All random variables are defined on the same measurable space $(S,\mathcal{A}, P)$. The symbol $\mathcal{B}_{\mathcal{K}}$ denotes the Borel $\sigma$-algebra for the set $\mathcal{K}$.
Could you help me to clarify the relations among the different $\sigma$-algebras in what follows?
(1) Consider a $(\{0,1\}, \mathcal{B}_{\{0,1\}})$-valued random variable $Y$, i.e. $$ Y^{-1}(T):=\{s\in S \text{ s.t. } Y(s)\in T\}\in \mathcal{A} \text{ }\forall T \in \mathcal{B}_{\{0,1\}} $$
(2) I am told that $$ Y=f(X) $$ for a random variable $X$ which is uniformly distributed on $[0,1]$ and for some measurable function $f:[0,1]\rightarrow \{0,1\}$.

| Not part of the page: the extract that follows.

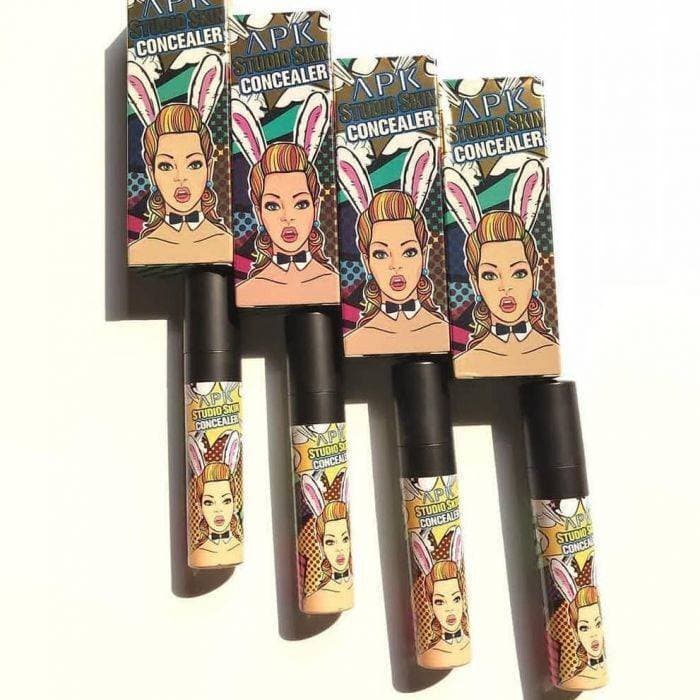 APK - Liquid Studio Skin Concealer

I am confused on the $\sigma$-algebras involved in the measurability of $f$. My considerations are:
(i) I am told that $X$ is uniformly distributed on $[0,1]$. Hence it is a $([0,1], \mathcal{B}_{[0,1]})$-valued random variable, i.e. $$ X^{-1}(D):=\{s\in S \text{ s.t. } X(s)\in D\}\in \mathcal{A} \text{ }\forall D \in \mathcal{B}_{[0,1]} $$
(ii) I am told that $f$ is a measurable function, meaning that, for some $\sigma$-algebras $\mathcal{E}, \mathcal{U}$ associated with $[0,1], \{0,1\}$, $$ f^{-1}(U):=\{e \in [0,1] \text{ s.t. } f(e)\in U \}\in \mathcal{E} \text{ }\forall U \in \mathcal{U} $$
(iii) At the same time $f(X)$ can be thought of as a $(\{0,1\}, \mathcal{B}_{\{0,1\}})$-valued random variable $Q$, i.e. $$ Q^{-1}(T):=\{s\in S \text{ s.t. } Q(s)\in T\}\in \mathcal{A} \text{ }\forall T \in \mathcal{B}_{\{0,1\}} $$ with $Q(s)=f(X(s))$.
Does (1) and (2) imply that $\mathcal{E}:=\mathcal{B}_{[0,1]}$ and $\mathcal{U}:=\mathcal{B}_{\{0,1\}}$? In other words, is saying that "$f$ is a measurable function" equivalent to say that $Q:=f(X)$ is a $(\{0,1\}, \mathcal{B}_{\{0,1\}})$-valued random variable?
Back to your question - is $\mathbf Y= f(\mathbf X)$ a random variable?
$\mathbf Y = f(\mathbf X) = f \circ \mathbf X$
We already know that $\mathbf X$ is a r.v., and thus $\sigma(\mathbf X)=\{ \mathbf X^{-1}(A):A\in\mathcal B(\mathbb R)\}\subset\Sigma.$ (Strictly speaking, it is defined only on a subset of $\mathbb R$, i.e. $[0,1]$)
Meanwhile $\sigma(\mathbf Y)=\{ \mathbf Y^{-1}(A):A\in\mathcal B(\mathbb R)\}=\{ \mathbf X^{-1} \circ f^{-1}(A):A\in\mathcal B(\mathbb R)\}$ (Strictly speaking, it is defined only on a $\{0,1\}$)
Now in order for $\mathbf Y$ be a r.v. we need $\sigma(\mathbf Y) \subset \Sigma$, this is true if and only if $f$ inverse-map the borel set of $\{0,1\}$ back into a Borel-set in $[0,1]$, so that $\mathbf X$ will inverse-map $f^{-1}(A)$ into subset of $\Omega$ that is measurable.